▸ PAGE EXCERPT:
-- Opening Marker --
Startup countries in Europe

tech-countriesInTechMedia

 

Neil Murrya @neilswmurray in Medium has explored the innovativeness of European countries from a different perspective. Instead of building a sophisticated index on the basis of theory, he compiled all the articles published in TechCrunch, The Next Web Europe and Tech.eu and distributed the articles mentioning concrete startups per country.

You can observe the result on your left.

Of course you can argue that TechCruch has a bias for UK because the main editor is from there and many of the editors are UK based. Being the biggest web of all three, UK could get a disproportionated attention that probably doesn’t reflect reality.

This is certainly the case because The Next Web was born in Amsterdam covering initially only Dutch startups while Tech.eu has an editorial stance of taking a wide European coverage.

Also, one has to correct also for events, which get a disproportionate amount of coverage. Slush in Finland, one of the hottest events in Europe where lots of venture capital is flowing is one of these cases.

By the way, this also shows the critical importance of locally rooted events as catalyzers of startups.

In order to correct for this, he weighted equally the three webs, obtaining the following result.

tech-countriesInTechMedia-equal

As you can see the top ten don’t change very much in terms or ranking order, although the actual numbers are significantly different.

Other corrections could be applied, for example an analysis at the level of city or region where most of these startups thrive and develop could probably be more appropriate in order to get a good picture of what is happening in Europe. This is particularly true in medium, large countries with a high level of diversity.

However, this analysis compared to the most common indexes such as the European Innovation Scoreboard raises significant questions because of the notable differences that evidences.

Still, although a bit crude and a far proxy, it feels “real” for explaining what is happening in innovation in Europe and maybe for the first time is based on Innovation output instead of capabilities.

Only a last note of caution, Germany is the biggest exporter of the world, so why it ranks second if competition in global markets is mostly determined by innovation? Well, please keep in mind that startups represent the kind of radical, disruptive innovation aimed at scaling fast.
-- Closing Marker --
▸ EXTRACTED INFORMATION:
-- Opening Marker --
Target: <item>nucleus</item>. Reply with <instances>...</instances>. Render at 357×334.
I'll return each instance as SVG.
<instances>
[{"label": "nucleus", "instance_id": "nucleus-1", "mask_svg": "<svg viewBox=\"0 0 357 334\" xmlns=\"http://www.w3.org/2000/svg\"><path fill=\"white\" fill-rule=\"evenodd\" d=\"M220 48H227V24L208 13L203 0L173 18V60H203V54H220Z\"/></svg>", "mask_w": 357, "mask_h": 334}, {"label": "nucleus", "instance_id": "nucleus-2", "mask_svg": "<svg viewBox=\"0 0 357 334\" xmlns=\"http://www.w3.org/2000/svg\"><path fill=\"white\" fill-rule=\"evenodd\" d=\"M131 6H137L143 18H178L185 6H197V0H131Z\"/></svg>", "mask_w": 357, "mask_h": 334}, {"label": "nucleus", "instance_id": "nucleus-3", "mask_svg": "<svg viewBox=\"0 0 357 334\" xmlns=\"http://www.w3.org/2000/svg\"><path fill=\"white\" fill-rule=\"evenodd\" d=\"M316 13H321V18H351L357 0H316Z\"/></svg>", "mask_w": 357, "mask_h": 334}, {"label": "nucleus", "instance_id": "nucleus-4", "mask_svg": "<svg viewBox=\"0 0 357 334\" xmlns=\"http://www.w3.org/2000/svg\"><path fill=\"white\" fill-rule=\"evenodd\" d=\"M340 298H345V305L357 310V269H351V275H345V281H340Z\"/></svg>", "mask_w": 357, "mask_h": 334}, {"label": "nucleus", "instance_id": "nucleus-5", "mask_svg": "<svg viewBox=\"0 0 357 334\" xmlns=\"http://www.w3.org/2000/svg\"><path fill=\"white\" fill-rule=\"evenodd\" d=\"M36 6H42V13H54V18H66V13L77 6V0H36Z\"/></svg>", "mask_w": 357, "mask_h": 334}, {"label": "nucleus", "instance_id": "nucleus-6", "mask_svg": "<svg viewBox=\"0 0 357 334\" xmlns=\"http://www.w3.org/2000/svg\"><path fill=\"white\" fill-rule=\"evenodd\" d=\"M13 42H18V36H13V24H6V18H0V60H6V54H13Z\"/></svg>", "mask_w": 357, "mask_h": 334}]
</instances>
-- Closing Marker --
▸ TASK ITEM:
Answer these questions from the text on startup countries in Europe.
(a) Which three publications supplied the articles that were compiled?
(b) In which city was The Next Web born?
(c) Which event in Finland is named as getting disproportionate coverage?

▸ TASK ANSWER:
(a) TechCrunch, The Next Web Europe and Tech.eu
(b) Amsterdam
(c) Slush